Ainsi dans l'Hb S la valine 6 de la sous-unité 1 n'est impliquée dans aucun contact; la même valine dans la sous-unité 2 intervient directement dans le contact inter-brins en se positionnant dans une niche hydrophobe constituée par la phénylalanine 85 et la leucine 88 de la sous unité qui lui fait face. L'hélice de Wishner-Love, montre les principaux contact de cette structure cristalline élémentaire. Dans l'Hb A le glutamate en position 6 qui est un résidu hydrophile n'a aucune affinité pour cette niche.

Ce modèle montre qu'un tétramère hybride comportant une chaîne de type S et une chaîne d'un type autre peut également s'intégrer dans le polymère. Ce phénomène explique pourquoi les Hbs D Punjab (ou O Arab), dans lesquelles une mutation supplémentaire (en 121) crée une liaison stabilisant les contacts verticaux, favorisent la polymérisation.

L'absence d'intégration de l'Hb F dans le polymère est sans doute à imputer à une atteinte à la fois des contacts verticaux et horizontaux.

L'effet aggravant de l'Hb C est du à un autre mécanisme. Cette hémoglobine présente en effet le même potentiel d'integration dans le polymère que l'Hb A mais les cellules qui la contiennent sont plus petites et présentent donc une concentration accrue en hémoglobine.









A l'intérieur du globule rouge, ou dans des solutions concentrées de désoxyHbS, les doubles brins s'apparient en faisceau pour former les super-structures tubulaires qui forment le gel cristallin. Ces structures comportent un axe central formé de 2 brins et 12 brins situés à la périphérie et ont un diamètre externe de 17 à 22 nm.


Normalement dans le globule rouge, l'hémoglobine est présente à une concentration d'environ 33 g/dl. Les 270 millions de molécules contenues dans chaque hématie sont pratiquement en contact les unes avec les autres, certaines forces répulsives localisées à leur surface les empêchant de polymériser. Le milieu intra-érythrocytaire est donc un fluide de haute viscosité dans un état paracristallin. La modification structurale de l'Hb S, dans la configuration désoxygénée, suffit à déplacer cet équilibre vers la polymérisation.

Les mécanismes de la polymérisation sont fondamentalement les mêmes qu'in-vitro mais le phénomène est rendu plus complexe par la coexistence d'autres facteurs et par la grande hétérogénéite de la population cellulaire. On conçoit facilement qu'à une même pO2 on aura d'une part une saturation en oxygène différente dans chaque population cellulaire et d'autre part des taux de polymères très différents d'un type cellulaire à l'autre. Dans les cellules denses des polymères existent en permanence et suppriment la notion de temps de latence précédant la polymérisation. Une minime diminution de la pO2 suffira à induire leur falciformation, et ce d'autant plus que ces cellules se situent à un niveau de saturation en oxygène plus bas que le reste de la population.
A forte concentration en HbS, même à des niveaux de saturation en oxygène élevés, une fraction notable de l'hémoglobine peut déjà être sous forme de polymères. Ainsi, même au delà de 95% de saturation en oxygène des polymères sont observés lorsque la concentration en hémoglobine dépasse 40 g/dl .

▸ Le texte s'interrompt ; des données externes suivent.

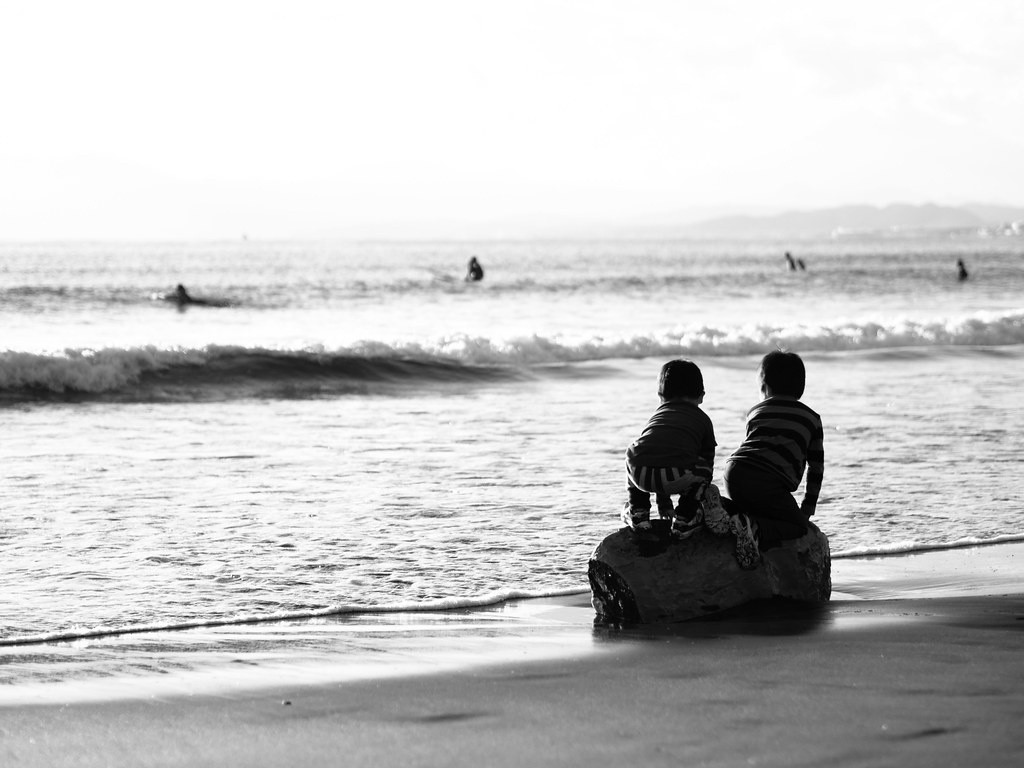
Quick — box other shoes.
[671,508,706,540]
[705,484,733,535]
[622,501,663,534]
[729,513,761,570]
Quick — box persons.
[619,359,717,541]
[174,283,191,303]
[956,258,968,281]
[467,256,484,281]
[702,345,824,570]
[784,251,805,272]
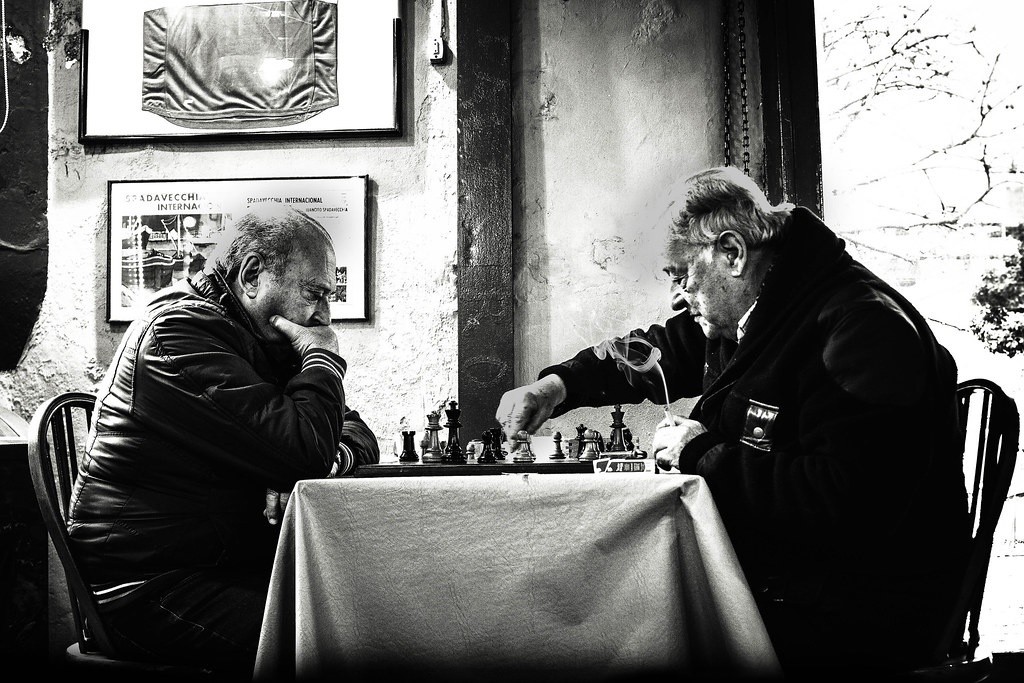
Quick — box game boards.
[354,447,597,477]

D'autres hémoglobines sont également en interaction avec l'Hb S à l'intérieur de la cellule. Il existe toujours environ 3% d'Hb A2 et il y a souvent de l'Hb F mais à un taux variable d'un sujet à l'autre et d'une cellule à l'autre. Chez les sujets hétérozygotes l'Hb S est évidemment en interaction avec une autre hémoglobine, normale ou anormale, qui peut faciliter (Hb D Punjab) ou, au contraire, inhiber ( Hb Korle Bu) la polymérisation.